"Monsieur, do not remain there! Do not remain there!"
"Monsieur Roguccio," said the Count. "You are twisting your arms and rolling your eyes like a hypochondriac smurve who has been infected by the Black Breath through drinking cheap warm beer mixed with miruvor on the Day of Durin without a licence from the shirrife. Now I have noticed that the Black Breath that eats most the soul is a secret. I knew you were a balrogue, and in the South I let pass all your talk of vendettas and burning and flaming, because in your land that is the custom; but we are now in Arnor, where murder is considered to be in very bad taste: there are shirrifes who occupy themselves thereof, éthains who condemn it, and the throwing into the river with cement blocks attached to your feet that punishes it.

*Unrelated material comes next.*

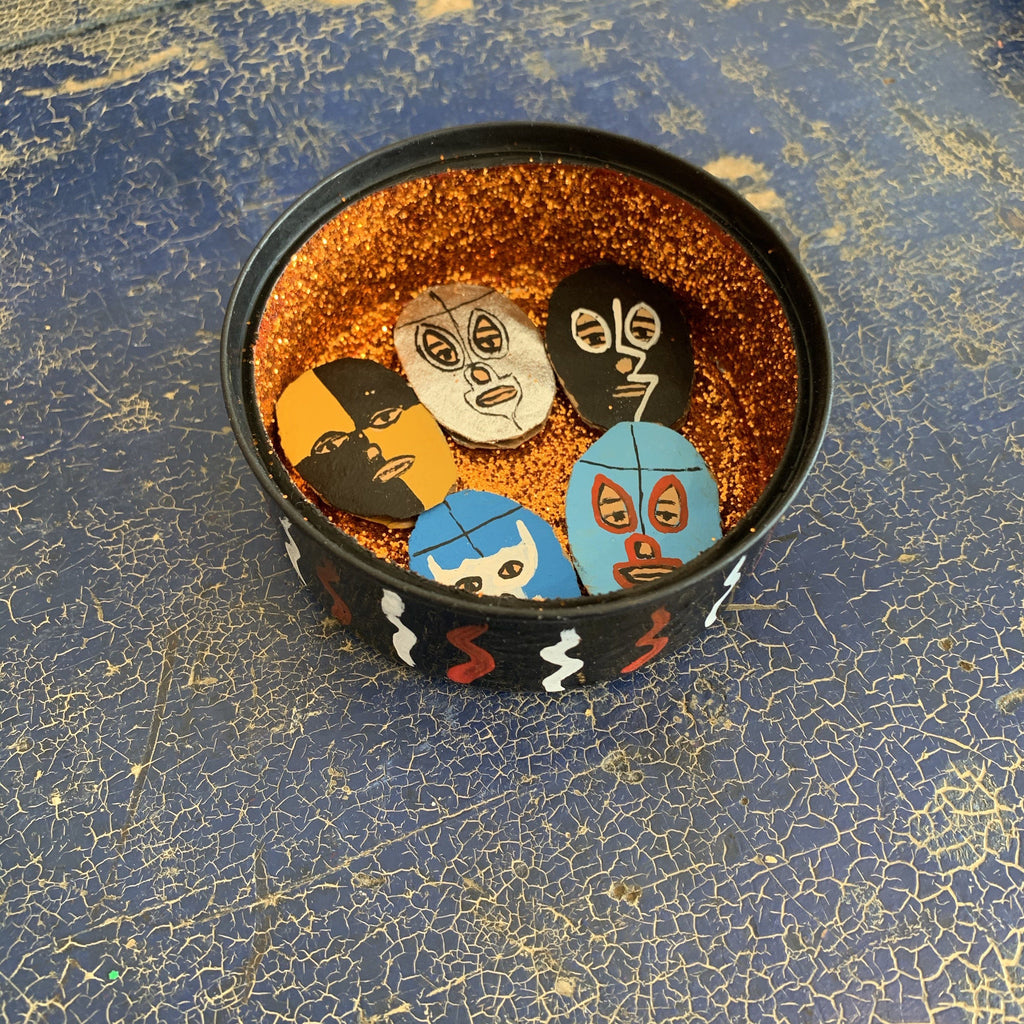Lucha Libre Decorated Nicho Boxes - Zinnia Folk Arts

Did the abbé Glorfindoni then lie in his letter of recommendation, in which he enumerated all of your precious qualities in rather poor alliterative verse?"
"But monsieur le comte, did you not yourself tell me that the abbé, who heard my confession in the prisons of Rohirrîmes, informed you that there was a shadow on my past as dark as the leather lingerie of Galadriella?"
"Yes, but since he also said that you would make an excellent intendant, I believed that you had only stolen mitrhil from the Dwarves, voilà tout!"
"Oh! Monsieur le comte!" said Roguccio with contempt.